Narcissists are always lacking in empathy. And because they simply do not consider how their behavior affects anyone else, when it is pointed out, they cannot empathize. They just cannot handle it. They do not want to improve…they feel no need to, and even if it is pointed out in a gentle and thoughtful manner by a person who truly cares for them, that is about the time the sh*t will begin to hit the fan.
How it manifests
There are many ways in which a narcissist may exploit others. For instance, they may use intimidation, bullying, or demeaning behavior. They additionally may use deception and emotional manipulation to get others to do what they want. Gaslighting is another example of how a narcissist will try and manipulate another person. It is one of the single most insidious things that I have ever experienced.
Narcissists can operate in different ways to get what they want, which means narcissistic manipulation can be either positive or negative, depending on the situation.
Envy is another big one for Narcissists. Nothing is ever enough. Like a child with a brand new toy, if they witness another child with a different toy, they have to have it…their own toy is no longer good enough, when in all actuality…it never was in the first place.
Narcissists may feel envious of others because they believe they deserve what others have but when others achieve success or accomplishments and they cannot, it serves as a reminder of what they lack and can't actually achieve. The accomplishments of others then threaten their sense of grandiosity. They must keep adjusting that mask…A narcissist may also believe that others are envious of them because they live in a fantasy with a grandiose sense of self.
Narcissists are compelled to compensate for all of their shortcomings and self doubt. Constant failure in themselves. This compulsion often leads them to redirect negative appraisals onto others to avoid seeing themselves in the appraisal.
In other words, narcissists lack self awareness…in every sense of the word. So, they feel good about themselves when they put down others and focus on the flaws of others—even if they don’t exist.
How it manifests
Narcissists often project their negative feelings onto others to avoid feeling them themselves. They may accuse friends and family members of not putting them first, being selfish, being unsupportive, or being mentally ill. Projection is one of their biggest ‘tells.’ And not only is it one of their most favorite tools in the narcissist toolbox, once you start to recognize this, it is not just to deflect blame away from themselves, it becomes a confession! Trust me when I tell you, more often than not, their biggest achilles heel is what they will more than likely accuse you of doing.

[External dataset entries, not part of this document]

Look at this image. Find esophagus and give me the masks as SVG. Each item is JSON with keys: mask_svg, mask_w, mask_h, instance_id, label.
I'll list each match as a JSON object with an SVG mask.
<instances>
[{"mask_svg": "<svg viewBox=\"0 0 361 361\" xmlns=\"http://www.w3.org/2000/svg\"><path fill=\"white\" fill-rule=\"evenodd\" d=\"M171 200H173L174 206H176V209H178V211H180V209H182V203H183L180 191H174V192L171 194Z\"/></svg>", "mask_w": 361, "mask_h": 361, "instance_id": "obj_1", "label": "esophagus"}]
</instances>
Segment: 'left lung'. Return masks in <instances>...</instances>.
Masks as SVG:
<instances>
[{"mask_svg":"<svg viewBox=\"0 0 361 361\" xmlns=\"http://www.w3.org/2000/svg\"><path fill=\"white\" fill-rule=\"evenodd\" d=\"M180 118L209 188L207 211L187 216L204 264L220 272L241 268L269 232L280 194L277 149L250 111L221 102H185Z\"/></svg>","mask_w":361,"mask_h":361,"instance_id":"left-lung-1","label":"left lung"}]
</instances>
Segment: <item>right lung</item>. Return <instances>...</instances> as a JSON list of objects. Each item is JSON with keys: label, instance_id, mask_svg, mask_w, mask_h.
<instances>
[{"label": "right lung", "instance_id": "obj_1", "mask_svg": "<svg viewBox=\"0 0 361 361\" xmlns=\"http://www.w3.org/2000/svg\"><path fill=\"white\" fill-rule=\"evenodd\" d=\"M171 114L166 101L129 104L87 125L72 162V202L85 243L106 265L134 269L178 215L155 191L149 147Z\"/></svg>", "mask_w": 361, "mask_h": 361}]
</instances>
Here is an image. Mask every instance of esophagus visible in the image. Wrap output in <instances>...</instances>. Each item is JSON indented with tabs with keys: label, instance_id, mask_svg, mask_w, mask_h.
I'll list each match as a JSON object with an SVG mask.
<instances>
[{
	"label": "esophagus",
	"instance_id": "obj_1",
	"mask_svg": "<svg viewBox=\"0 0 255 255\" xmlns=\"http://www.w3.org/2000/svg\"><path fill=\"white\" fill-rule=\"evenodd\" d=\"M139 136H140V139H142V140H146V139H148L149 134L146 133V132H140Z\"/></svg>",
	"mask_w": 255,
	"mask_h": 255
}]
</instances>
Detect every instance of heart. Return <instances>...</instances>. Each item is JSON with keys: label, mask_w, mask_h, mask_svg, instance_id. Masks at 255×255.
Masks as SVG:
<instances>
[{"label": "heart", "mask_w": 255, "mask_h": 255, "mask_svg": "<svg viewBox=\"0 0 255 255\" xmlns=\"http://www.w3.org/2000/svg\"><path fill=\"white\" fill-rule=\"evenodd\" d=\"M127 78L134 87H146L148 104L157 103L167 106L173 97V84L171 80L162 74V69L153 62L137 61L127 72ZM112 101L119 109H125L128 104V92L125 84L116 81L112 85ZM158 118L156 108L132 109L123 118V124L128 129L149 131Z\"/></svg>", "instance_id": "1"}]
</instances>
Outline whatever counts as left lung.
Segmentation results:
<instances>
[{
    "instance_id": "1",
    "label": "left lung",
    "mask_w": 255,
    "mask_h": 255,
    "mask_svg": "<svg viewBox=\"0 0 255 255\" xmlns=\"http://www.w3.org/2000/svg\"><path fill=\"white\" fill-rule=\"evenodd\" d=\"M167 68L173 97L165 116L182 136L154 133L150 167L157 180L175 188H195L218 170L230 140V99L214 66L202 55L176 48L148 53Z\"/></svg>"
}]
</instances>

While narcissists project themselves as important and superior, their behavior all stems from one core trait…
Shame.
A narcissist is simply unable to face who and what they truly are. They have gotten so good at portraying the part of the guy/girl who has it all together…but it couldn’t be more opposite. They live in a world of self loathing and despair but because they can not face themselves and their many issues, therapy is extremely rare, (or next to impossible) because they do not see a problem. Which is why at the end of the day the ones who suffer the most are the ones who must put up with them. It is a hell on earth that I wouldn’t wish upon my worst enemy and if you are able to get away, I highly recommend doing so as soon as possible because where a life with a narcissist is concerned, there is nowhere to go but down.